▶ Questions:
1 - Answer these from the passage on H-EPT and DL-EPT reconstructions:
(a) What severely affects the H-EPT reconstructions for Duke #1?
(b) What a-priori information does cGANtissue provide?
(c) In the in-vivo DL-EPT reconstructions, in which regions does cGANmask show less performance?
2 - Continue the passage on H-EPT and DL-EPT reconstructions from where it ends.

▶ Supplied passage:
━━━━
In Fig. 3, H-EPT reconstructions for Duke #1 are severely affected by noise and boundary errors. The high SD values indicate that H-EPT is not suitable to reconstruct EPs on a voxel basis. If cGANmask is used, the precision of EPs reconstructions is greatly improved. If cGANtissue is used, thus providing tissue contrast (pseudo-Spin-Echo MRI images) as a-priori information, the precision is further improved, and the mean EPs values agree with the ground truth values.

DL-EPT reconstructions from in-vivo MR measurements (Fig. 4) show good quality EPs maps with exception of the head periphery and the ventricles where cGANmask demonstrates less performance. If cGANtissue is used, errors at tissue boundaries are reduced, confirming the results from simulations.
━━━━
▶ Data supplied:
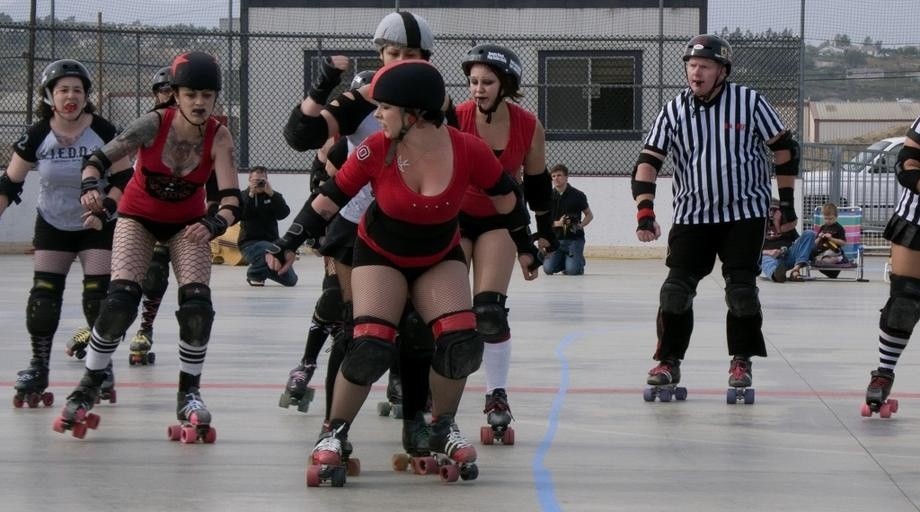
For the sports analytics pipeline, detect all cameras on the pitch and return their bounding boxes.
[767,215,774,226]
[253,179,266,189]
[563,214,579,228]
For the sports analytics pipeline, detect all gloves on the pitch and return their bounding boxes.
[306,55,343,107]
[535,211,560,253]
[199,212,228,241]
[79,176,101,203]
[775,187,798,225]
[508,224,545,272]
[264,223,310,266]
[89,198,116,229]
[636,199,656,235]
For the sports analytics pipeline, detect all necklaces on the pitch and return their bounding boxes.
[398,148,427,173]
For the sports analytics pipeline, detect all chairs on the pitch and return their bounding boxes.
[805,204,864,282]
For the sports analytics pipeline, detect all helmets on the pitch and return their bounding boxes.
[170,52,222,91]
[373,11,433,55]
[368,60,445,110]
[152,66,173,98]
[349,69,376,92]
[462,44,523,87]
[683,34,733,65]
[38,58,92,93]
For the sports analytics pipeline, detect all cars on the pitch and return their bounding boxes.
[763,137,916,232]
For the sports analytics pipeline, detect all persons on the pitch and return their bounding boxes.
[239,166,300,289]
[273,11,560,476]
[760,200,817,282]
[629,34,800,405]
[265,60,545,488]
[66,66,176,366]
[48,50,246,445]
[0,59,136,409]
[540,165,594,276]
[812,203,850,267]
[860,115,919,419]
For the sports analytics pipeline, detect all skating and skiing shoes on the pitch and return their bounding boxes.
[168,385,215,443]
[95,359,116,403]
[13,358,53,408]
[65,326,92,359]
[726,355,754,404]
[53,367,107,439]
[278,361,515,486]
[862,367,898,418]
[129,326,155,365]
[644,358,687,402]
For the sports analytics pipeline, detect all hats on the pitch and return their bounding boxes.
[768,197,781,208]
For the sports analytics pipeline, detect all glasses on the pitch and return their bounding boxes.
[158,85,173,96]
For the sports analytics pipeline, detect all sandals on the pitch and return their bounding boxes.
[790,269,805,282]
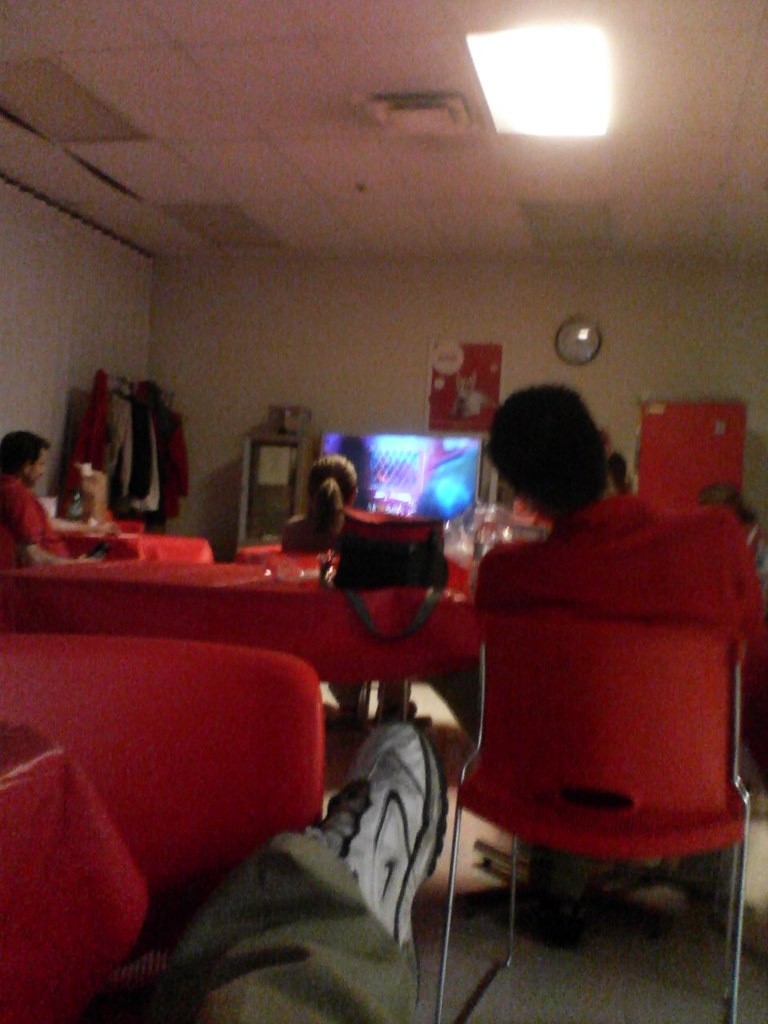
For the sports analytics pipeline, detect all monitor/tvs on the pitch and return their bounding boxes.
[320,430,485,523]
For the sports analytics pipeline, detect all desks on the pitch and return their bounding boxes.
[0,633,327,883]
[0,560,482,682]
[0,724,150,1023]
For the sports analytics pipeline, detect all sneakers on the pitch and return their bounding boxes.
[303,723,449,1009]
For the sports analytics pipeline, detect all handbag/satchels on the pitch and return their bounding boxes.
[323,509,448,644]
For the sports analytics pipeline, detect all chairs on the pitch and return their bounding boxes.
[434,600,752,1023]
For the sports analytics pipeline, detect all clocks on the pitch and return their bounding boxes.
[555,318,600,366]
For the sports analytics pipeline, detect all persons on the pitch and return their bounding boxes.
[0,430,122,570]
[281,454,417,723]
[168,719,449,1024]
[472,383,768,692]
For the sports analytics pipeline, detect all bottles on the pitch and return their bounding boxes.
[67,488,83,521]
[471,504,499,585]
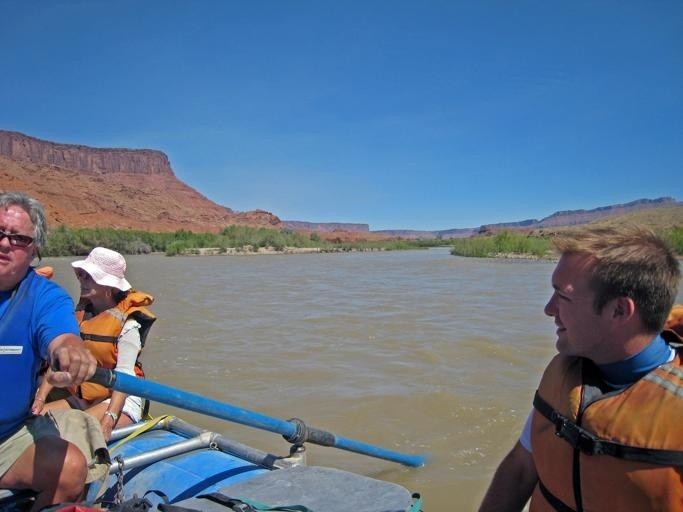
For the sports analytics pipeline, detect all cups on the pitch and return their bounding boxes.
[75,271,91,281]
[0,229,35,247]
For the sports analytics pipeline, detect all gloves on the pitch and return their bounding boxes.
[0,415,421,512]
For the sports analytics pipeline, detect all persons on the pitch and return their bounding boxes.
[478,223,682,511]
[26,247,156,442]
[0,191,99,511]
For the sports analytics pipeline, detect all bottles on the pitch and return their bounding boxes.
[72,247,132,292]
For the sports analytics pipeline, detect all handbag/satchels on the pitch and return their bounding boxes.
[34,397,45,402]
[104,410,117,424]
━━━━
▶ Task-by-task results:
1 -
(a) Noise and boundary errors.
(b) Tissue contrast, in the form of pseudo-Spin-Echo MRI images.
(c) The head periphery and the ventricles.

2 -
Discussion and Conclusion

DL-EPT demonstrates high quality EPs reconstructions and greatly improved precision compared to conventional MR-EPT for clinically available MRI scanners, coil setups, and realistic SNR levels. Moreover, DL-EPT allows permittivity reconstructions at 3 Tesla, which are not possible with state-of-the-art MR-EPT techniques. The supervised learning approach leverages the strength of electromagnetic simulations, allowing inclusion of a-priori information (e.g. coil setup, tissue contrasts) and circumvention of inaccessible MRI electromagnetic quantities (e.g. the MRI transmit phase).

Acknowledgements

No acknowledgement found.

References

1 Katscher U, van den Berg CAT, NMR in Biomed 2017 Aug;30(8). doi: 10.1002/nbm.3729.

2 Lee S, et al. IEEE Trans Med Imaging. 2015 Nov;34(11):2220-32. doi: 10.1109/TMI.2015.2427236

3 Duan S, et al. NMR Biomed. 2016 Jun;29(6):744-50. doi: 10.1002/nbm.3522.

4 Mandija S, et al. Magn Reson Med. 2018 Jul;80(1):90-100. doi: 10.1002/mrm.27004.

5 Sim4Life (ZMT AG, Zurich, CH).

6 Isola P, et al. arXiv 2016. 1611.07004:1–16.

7 Abadi M, et al. arXiv 2016. 1603.04467:1–19.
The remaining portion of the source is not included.